LAYTON — A Layton resident is hoping to increase the number of people who go to the polls by rewarding informed voters.
"I don't think that people realize how much effect these local leaders have on our daily lives," Layton resident Jordan Squire said.
Voter turnout for municipal elections is typically low in Utah. In 2009, one-fourth of registered voters showed up for the Layton municipal elections. Only 11 percent voted in the primary in August.
To increase voter participation, Squire launched the private website PaysToVote.com. It focuses on boosting voter turnout and candidate information for the Layton municipal election Nov. 5.
The more a voter gets informed about the elections, the more points they earn, which in turn increases their odds of winning a prize the week following the election.
People can earn points by reading about each candidate, asking candidates questions, following candidates, attending a candidate event and getting friends to go to the website.

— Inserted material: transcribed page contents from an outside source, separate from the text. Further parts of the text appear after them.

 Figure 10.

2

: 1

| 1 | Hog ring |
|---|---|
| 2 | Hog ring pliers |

"It's kind of a grass-roots way to say, 'Hey, find out about the candidates before you vote, and here's a little bonus for doing so.’"

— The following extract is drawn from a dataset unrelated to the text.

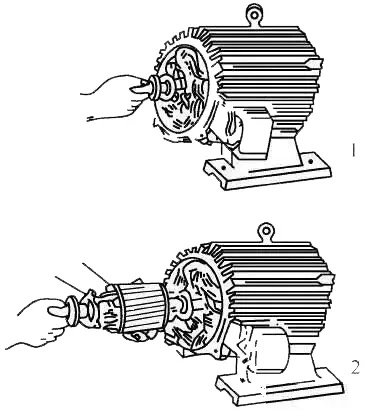 1

2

Layton voters will pick a new mayor and two new City Council members. Squire interviewed each of the six candidates for their profiles and does not endorse any of them.

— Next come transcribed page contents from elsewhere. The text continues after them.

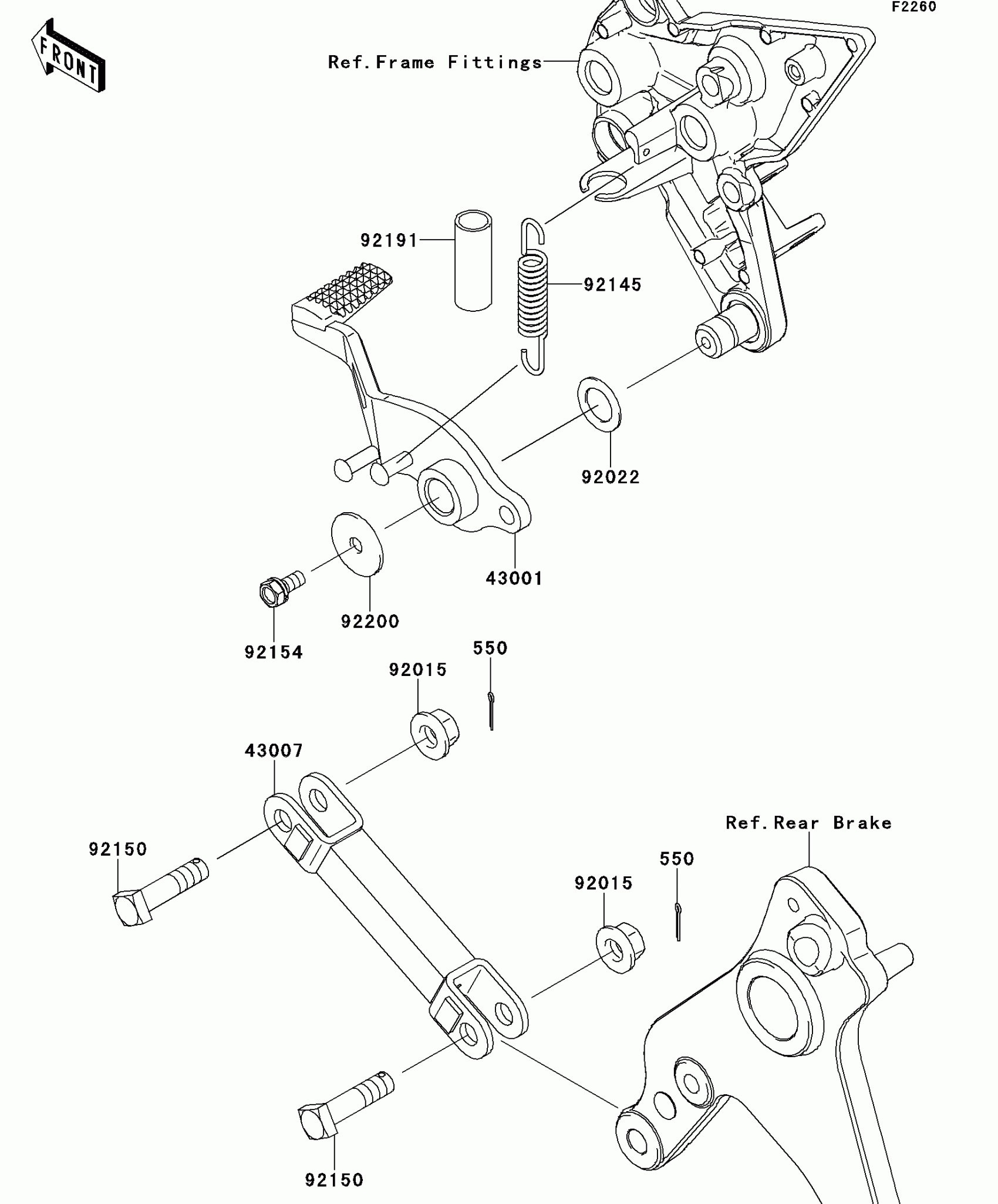 F2260

FRONT

Ref.Frame Fittings

92191

92145

92022

43001

92200

92154

550

92015

43007

Ref.Rear Brake

92150

550

92015

92150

"A lot of people don't put the legwork to find out the information about the candidates," Squire said.
Both mayoral candidates hope it works.
Mayoral candidate Bob Stevenson pointed out general elections get all of the attention and those candidates typically have more money to spend on the election.
"When it comes to local elections, because it's so hard and so expensive to try to get your information out, to try to get yourself in front of people, people just don't know," Stevenson said.
He added that people who don’t know the candidates are less likely to vote.
Mayoral candidate Jory Francis agreed. Besides, he said local politics directly affect schools, parks, property development and taxes.
"If they can get educated, get engaged and realize the effect that municipal government is having on their lives, then go vote," Francis said.
The prizes are donated by local businesses also interested in boosting voter turnout, and they're modest, too: restaurant deals, gift cards and a $40 set of tools.
Squire said they're good incentives to battle voter apathy, but nothing that amounts to bribing the electorate to go vote.
"Maybe just a little push to get people to read a little bit more and get outside their comfort zone on candidates they typically wouldn't learn about," he said.